▸ Data lines:
◆ ◆ ◆ ◆ ◆ ◆ ◆

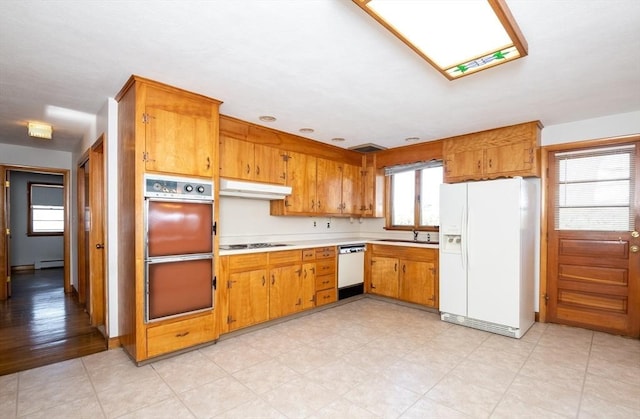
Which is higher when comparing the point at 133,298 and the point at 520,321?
the point at 133,298

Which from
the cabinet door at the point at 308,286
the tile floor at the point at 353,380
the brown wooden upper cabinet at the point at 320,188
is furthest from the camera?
the brown wooden upper cabinet at the point at 320,188

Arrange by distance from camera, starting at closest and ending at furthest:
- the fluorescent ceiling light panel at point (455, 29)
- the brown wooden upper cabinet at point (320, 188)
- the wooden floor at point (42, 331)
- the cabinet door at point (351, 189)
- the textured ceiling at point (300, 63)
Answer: the fluorescent ceiling light panel at point (455, 29) → the textured ceiling at point (300, 63) → the wooden floor at point (42, 331) → the brown wooden upper cabinet at point (320, 188) → the cabinet door at point (351, 189)

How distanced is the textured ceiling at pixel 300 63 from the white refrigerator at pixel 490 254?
0.87 metres

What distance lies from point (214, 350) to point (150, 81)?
2455mm

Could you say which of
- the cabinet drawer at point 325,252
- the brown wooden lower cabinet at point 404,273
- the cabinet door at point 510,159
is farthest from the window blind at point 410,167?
the cabinet drawer at point 325,252

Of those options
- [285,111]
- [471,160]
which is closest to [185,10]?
[285,111]

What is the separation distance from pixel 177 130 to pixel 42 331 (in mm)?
2782

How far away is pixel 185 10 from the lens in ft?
5.69

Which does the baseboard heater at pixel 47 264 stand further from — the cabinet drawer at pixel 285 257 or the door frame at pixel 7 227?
the cabinet drawer at pixel 285 257

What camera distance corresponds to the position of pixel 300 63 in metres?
2.31

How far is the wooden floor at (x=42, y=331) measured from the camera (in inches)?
110

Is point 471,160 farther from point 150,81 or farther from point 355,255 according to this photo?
point 150,81

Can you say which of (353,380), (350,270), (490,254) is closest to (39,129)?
(350,270)

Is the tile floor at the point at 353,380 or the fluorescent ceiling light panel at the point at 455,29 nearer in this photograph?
the fluorescent ceiling light panel at the point at 455,29
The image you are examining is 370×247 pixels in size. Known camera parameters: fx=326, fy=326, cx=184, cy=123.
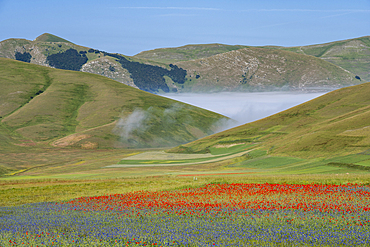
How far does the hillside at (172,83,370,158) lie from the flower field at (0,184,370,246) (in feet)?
157

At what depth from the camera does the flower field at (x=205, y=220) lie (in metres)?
18.3

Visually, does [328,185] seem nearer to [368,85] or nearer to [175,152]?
[175,152]

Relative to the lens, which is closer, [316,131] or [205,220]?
[205,220]

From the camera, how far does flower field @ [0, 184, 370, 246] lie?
18297 millimetres

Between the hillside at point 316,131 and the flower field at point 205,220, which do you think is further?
the hillside at point 316,131

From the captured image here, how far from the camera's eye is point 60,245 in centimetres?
1808

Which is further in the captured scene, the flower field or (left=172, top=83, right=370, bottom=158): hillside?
(left=172, top=83, right=370, bottom=158): hillside

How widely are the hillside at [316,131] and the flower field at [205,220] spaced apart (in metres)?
47.8

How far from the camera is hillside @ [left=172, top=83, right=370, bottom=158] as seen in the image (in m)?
81.6

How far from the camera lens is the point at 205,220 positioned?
75.4ft

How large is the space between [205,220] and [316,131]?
88968mm

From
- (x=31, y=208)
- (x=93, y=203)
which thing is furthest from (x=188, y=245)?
(x=31, y=208)

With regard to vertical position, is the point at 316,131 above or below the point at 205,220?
above

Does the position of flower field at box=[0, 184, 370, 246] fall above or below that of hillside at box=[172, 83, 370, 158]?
below
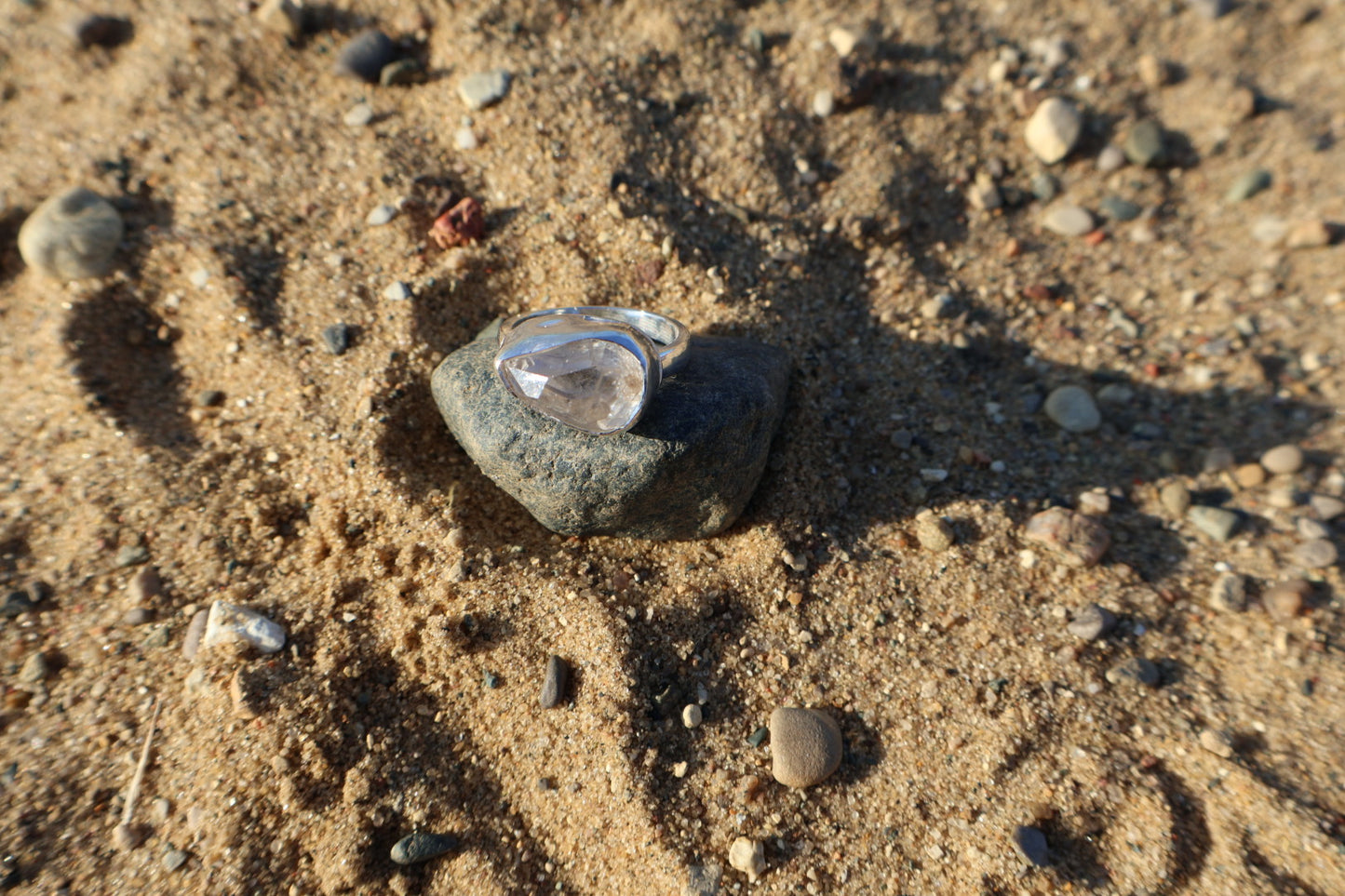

◆ ◆ ◆ ◆ ◆ ◆ ◆

▸ Your objective: Could you copy all of the records above word for word, leaving out the pictures?

▸ Task response:
Which is higher when comparing the point at 133,298 and the point at 520,321?
the point at 133,298

Which from
the cabinet door at the point at 308,286
the tile floor at the point at 353,380
the brown wooden upper cabinet at the point at 320,188
is furthest from the camera?
the brown wooden upper cabinet at the point at 320,188

Arrange by distance from camera, starting at closest and ending at furthest:
- the fluorescent ceiling light panel at point (455, 29)
- the brown wooden upper cabinet at point (320, 188)
- the wooden floor at point (42, 331)
- the cabinet door at point (351, 189)
- the textured ceiling at point (300, 63)
Answer: the fluorescent ceiling light panel at point (455, 29) → the textured ceiling at point (300, 63) → the wooden floor at point (42, 331) → the brown wooden upper cabinet at point (320, 188) → the cabinet door at point (351, 189)

How distanced is the textured ceiling at pixel 300 63 from the white refrigerator at pixel 490 254?
0.87 metres

What distance lies from point (214, 350) to point (150, 81)?
2455mm

Could you say which of
- the cabinet drawer at point 325,252
- the brown wooden lower cabinet at point 404,273
- the cabinet door at point 510,159
is farthest from the window blind at point 410,167?
the cabinet drawer at point 325,252

Of those options
- [285,111]
- [471,160]
which is closest to [185,10]?
[285,111]

What is the separation distance from pixel 177 130 to pixel 42 331 (in mm)?
2782

How far away is pixel 185 10 from the lens in ft?
5.69

Which does the baseboard heater at pixel 47 264 stand further from — the cabinet drawer at pixel 285 257 or the door frame at pixel 7 227?
the cabinet drawer at pixel 285 257

What camera distance corresponds to the position of pixel 300 63 in metres?
2.31

How far is the wooden floor at (x=42, y=331) measured from the camera (in inches)?
110

Is point 471,160 farther from point 150,81 or farther from point 355,255 according to this photo?
point 150,81

Can you say which of (353,380), (350,270), (490,254) is closest to (39,129)?
(350,270)

Is the tile floor at the point at 353,380 or the fluorescent ceiling light panel at the point at 455,29 nearer in this photograph?
the fluorescent ceiling light panel at the point at 455,29
The image you are examining is 370×247 pixels in size. Known camera parameters: fx=326, fy=326, cx=184, cy=123.
How far does the hillside at (172,83,370,158) lie from the flower field at (0,184,370,246) (in feet)?
157

At what depth from the camera does the flower field at (x=205, y=220) lie (in metres)?
18.3

Visually, does [328,185] seem nearer to [368,85] or nearer to [175,152]?
[175,152]

Relative to the lens, which is closer, [316,131] or [205,220]?
[205,220]

From the camera, how far does flower field @ [0, 184, 370, 246] lie?
18297 millimetres

Between the hillside at point 316,131 and the flower field at point 205,220, which do you think is further?
the hillside at point 316,131

From the captured image here, how far from the camera's eye is point 60,245 in centimetres?
1808

Which is further in the captured scene, the flower field or (left=172, top=83, right=370, bottom=158): hillside?
(left=172, top=83, right=370, bottom=158): hillside

How widely are the hillside at [316,131] and the flower field at [205,220] spaced apart (in metres)?
47.8

How far from the camera is hillside @ [left=172, top=83, right=370, bottom=158] as seen in the image (in m)?
81.6

How far from the camera lens is the point at 205,220 positioned?
75.4ft

How large is the space between [205,220] and [316,131]?
88968mm

From
- (x=31, y=208)
- (x=93, y=203)
which thing is furthest from (x=188, y=245)?
(x=31, y=208)

With regard to vertical position, is the point at 316,131 above or below the point at 205,220?
above

Does the position of flower field at box=[0, 184, 370, 246] fall above or below that of hillside at box=[172, 83, 370, 158]?
below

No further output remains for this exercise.